WHAT YOU HAVE TO DO:
Your answer should be the entries, repeated exactly.

##### MATERIAL FOR THIS TASK #####

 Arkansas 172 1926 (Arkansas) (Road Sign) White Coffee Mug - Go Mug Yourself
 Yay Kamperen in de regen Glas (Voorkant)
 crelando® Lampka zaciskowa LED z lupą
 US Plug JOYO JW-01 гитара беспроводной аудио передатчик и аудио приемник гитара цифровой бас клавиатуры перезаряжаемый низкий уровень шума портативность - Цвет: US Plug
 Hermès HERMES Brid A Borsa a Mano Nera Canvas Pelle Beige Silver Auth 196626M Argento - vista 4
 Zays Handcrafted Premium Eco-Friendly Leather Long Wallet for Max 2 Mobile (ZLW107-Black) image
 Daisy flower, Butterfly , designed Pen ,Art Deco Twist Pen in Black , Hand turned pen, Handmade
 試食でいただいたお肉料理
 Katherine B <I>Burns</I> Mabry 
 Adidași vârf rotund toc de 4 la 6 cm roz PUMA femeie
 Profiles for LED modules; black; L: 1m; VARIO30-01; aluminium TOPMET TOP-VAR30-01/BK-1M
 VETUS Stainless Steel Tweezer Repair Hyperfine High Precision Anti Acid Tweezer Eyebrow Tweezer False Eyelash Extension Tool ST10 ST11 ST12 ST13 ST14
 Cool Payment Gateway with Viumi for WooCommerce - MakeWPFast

#####

ANSWER TO THIS PROBLEM:
 Arkansas 172 1926 (Arkansas) (Road Sign) White Coffee Mug - Go Mug Yourself
 Yay Kamperen in de regen Glas (Voorkant)
 crelando® Lampka zaciskowa LED z lupą
 US Plug JOYO JW-01 гитара беспроводной аудио передатчик и аудио приемник гитара цифровой бас клавиатуры перезаряжаемый низкий уровень шума портативность - Цвет: US Plug
 Hermès HERMES Brid A Borsa a Mano Nera Canvas Pelle Beige Silver Auth 196626M Argento - vista 4
 Zays Handcrafted Premium Eco-Friendly Leather Long Wallet for Max 2 Mobile (ZLW107-Black) image
 Daisy flower, Butterfly , designed Pen ,Art Deco Twist Pen in Black , Hand turned pen, Handmade
 試食でいただいたお肉料理
 Katherine B <I>Burns</I> Mabry 
 Adidași vârf rotund toc de 4 la 6 cm roz PUMA femeie
 Profiles for LED modules; black; L: 1m; VARIO30-01; aluminium TOPMET TOP-VAR30-01/BK-1M
 VETUS Stainless Steel Tweezer Repair Hyperfine High Precision Anti Acid Tweezer Eyebrow Tweezer False Eyelash Extension Tool ST10 ST11 ST12 ST13 ST14
 Cool Payment Gateway with Viumi for WooCommerce - MakeWPFast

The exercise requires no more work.